Problems to solve ->
#1 How would you render this sentence from the year-in-reading essay in Spanish: "These were books I was paid to read, but frankly would have read anyway."
#2 Repeat word for word the part of the year-in-reading essay that opens with "coverOut of the" and closes with "deal in ideas.".

Document extract ->
-=-=-=-=-

A Year in Reading: Porochista Khakpour

December 10, 2014 | 2 2 min read

covercovercoverI am a bit shocked to realize 2014 was the year I loved everything I read. I review books with some frequency and this year I don’t think I gave a single book a negative review — and not because I was feeling particularly giddy about art or life — I simply had the strange fortune of liking what I read. Most all of the books I reviewed this year were books I requested to review and none really disappointed. My highest recommendation out of that group goes to Helen Oyeyemi’s startling and exquisite Boy, Snow, Bird (which will also always hold a special place in my heart for getting both of us on the cover of the NYTBR.) I can also recommend Chang-rae Lee’s stunningly mystifying On Such a Full Sea; Darcey Steinke’s charming, gorgeous Sister Golden Hair; William T. Vollmann’s relentlessly haunting Last Stories. These were books I was paid to read, but frankly would have read anyway.

coverOut of the all the books I read for pleasure, the standout was Will Chancellor’s debut. He had the misfortune of becoming my friend or else I would have certainly tried to review A Brave Man Seven Storeys Tall. This is what we writers call a BIG BOOK — the ambition here is matched by the talent and Chancellor’s storytelling abilities place him with the best. You’ve go water polo, academia, art world, and myth playing out in locations that span across the globe from Palo Alto to Iceland. And, well, I’m a sucker for father-son epics and novels that at least partially and unabashedly deal in ideas.

-=-=-=-=-

Given information ->
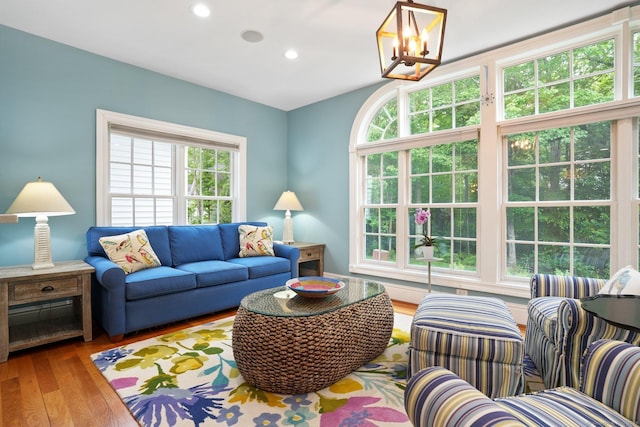 36 Fox Mdw, Marlborough, CT 06447 - living area with a chandelier, wood finished floors, and recessed lighting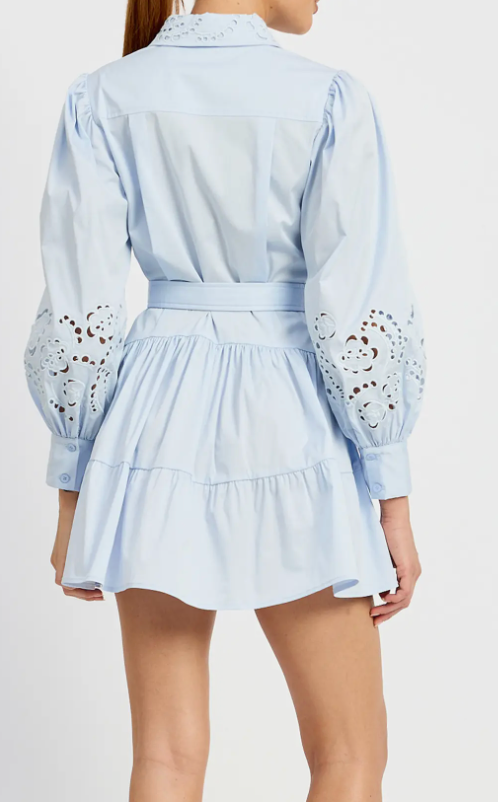 Embroidered Mini Shirt Dress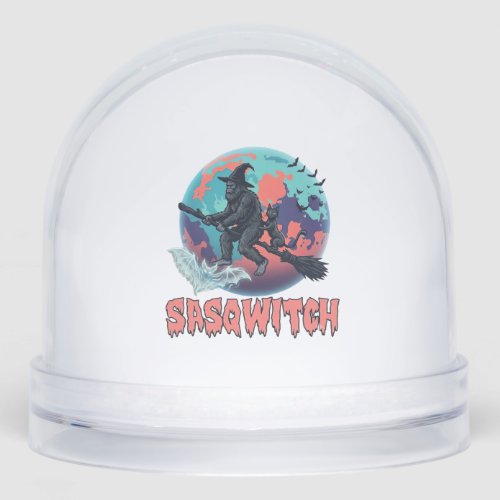 Sasqwitch Bigfoot Witch Broom Black Cat Moon Hallo Snow Globe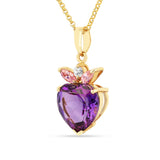 Chunky Amethyst Heart Pendant Necklace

-=-=-=-=-

Answers by item ->
#1 Estos eran libros que me pagaban por leer, pero, francamente, los habría leído de todos modos.

#2
coverOut of the all the books I read for pleasure, the standout was Will Chancellor’s debut. He had the misfortune of becoming my friend or else I would have certainly tried to review A Brave Man Seven Storeys Tall. This is what we writers call a BIG BOOK — the ambition here is matched by the talent and Chancellor’s storytelling abilities place him with the best. You’ve go water polo, academia, art world, and myth playing out in locations that span across the globe from Palo Alto to Iceland. And, well, I’m a sucker for father-son epics and novels that at least partially and unabashedly deal in ideas.